**Study text:**
= Beginning of Section =
I don’t disagree with the fact that theft is wrong. I don’t disagree with the fact that the file-sharing-for-free situation should never have been allowed to get as bad as it did, what with Napster rev1, LimeWire, Kazaa, etc. But the fact stands that the music industry went blase about its business while their goods were being stolen in ways that they hadn’t even thought possible. All of a sudden, after what would seem to be an unreasonably long timeframe in ANY OTHER INDUSTRY*, the music biz decides to bring down the hammer and get sue happy with little old ladies and twelve year olds. Brilliant strategy there, RIAA. And I know this is recap, but because the music industry’s response has been so varied and baffling, it’s easy to see how average joes might think that posting a track here or there is okay.
It’s not out of line for the music biz to take legal action against flagrant file sharers. The way they chose to do it just seems extreme. The more appropriate tactic for this situation could have been a cease-and-desist letter on legal letterhead. If said offendant doesn’t respond immediately, stronger measures can be taken. Taking a blogger from his home by gunpoint by five federales is akin to giving the death-penalty to jaywalkers.
*you think the auto industry would ever be cool, turn a blind eye, if college students and housewives sneaking cars out the back door of the plant?
= End of Section =
Page images and extracted text
= Beginning of Section =
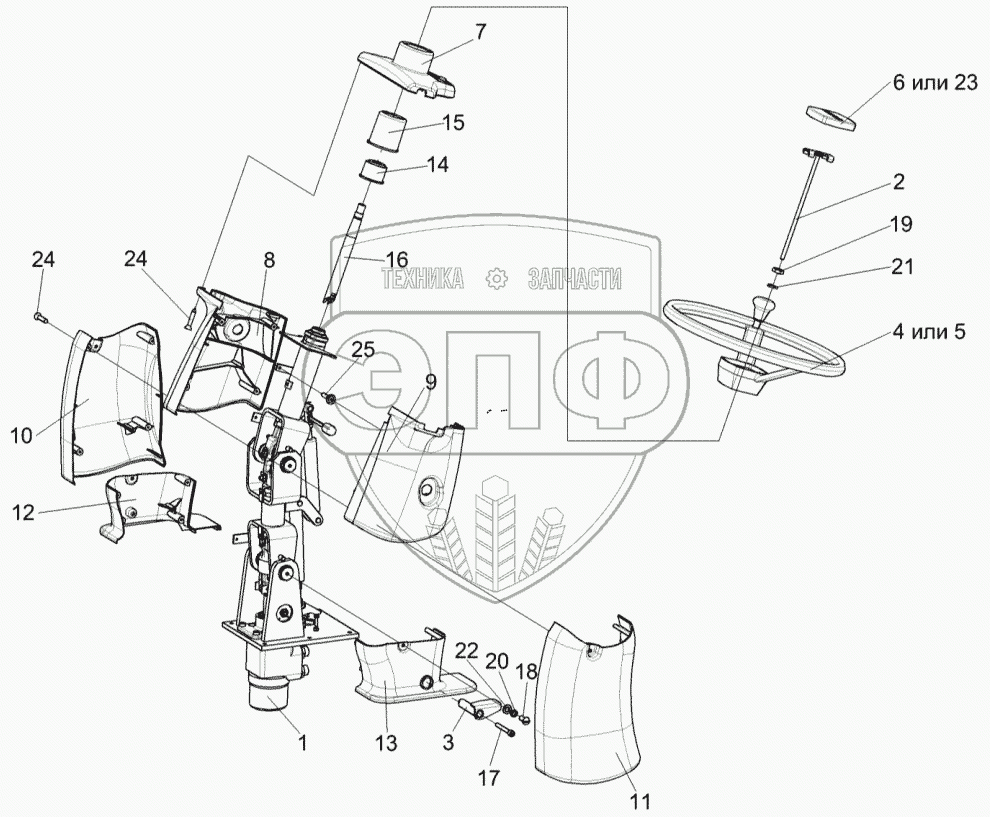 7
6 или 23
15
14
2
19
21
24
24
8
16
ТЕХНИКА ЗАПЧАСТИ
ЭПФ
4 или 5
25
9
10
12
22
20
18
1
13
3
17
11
= End of Section =
= Beginning of Section =
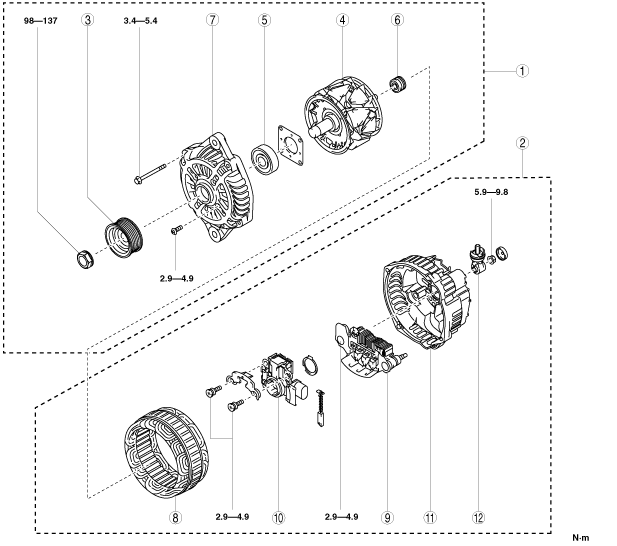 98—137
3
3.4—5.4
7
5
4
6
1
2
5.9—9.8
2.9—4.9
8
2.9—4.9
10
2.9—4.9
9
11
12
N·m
= End of Section =
**Tasks to carry out:**
[1] In the post on music file sharing, what more appropriate tactic is suggested for dealing with flagrant file sharers?
[2] Write out the passage of the post on music file sharing from "It’s not out" up to and including "death-penalty to jaywalkers.".
[3] Extend the post on music file sharing, picking up after its final sentence.
You can complete the work without the records.

**Task-by-task results:**
[1] A cease-and-desist letter on legal letterhead.

[2]
It’s not out of line for the music biz to take legal action against flagrant file sharers. The way they chose to do it just seems extreme. The more appropriate tactic for this situation could have been a cease-and-desist letter on legal letterhead. If said offendant doesn’t respond immediately, stronger measures can be taken. Taking a blogger from his home by gunpoint by five federales is akin to giving the death-penalty to jaywalkers.

[3]
Note that this is not a case of the music industry suing this kid. It’s the Federal Government of the United States of America enforcing the 2005 Family Entertainment and Copyright Act law. That makes this different, and bigger, than the RIAA lawsuits.
Don’t get me wrong: the RIAA lobbied hard (and probably wrote) the FECA law that made it a separate federal crime to pirate music and movies before they are released to the public. This is the same law that was used to sock it to some Ryan Adams fans back in 2006.
Also, a note of legal clarification: under the law, “infringement” does not equal “theft.”
Theft implies removing a good from someone else so that the original owner can no longer use it. That’s not the case here. Stealing a CD or a car is theft; copying a CD is infringement. They’re different. Although the RIAA’s propaganda machine wants us all to forget that.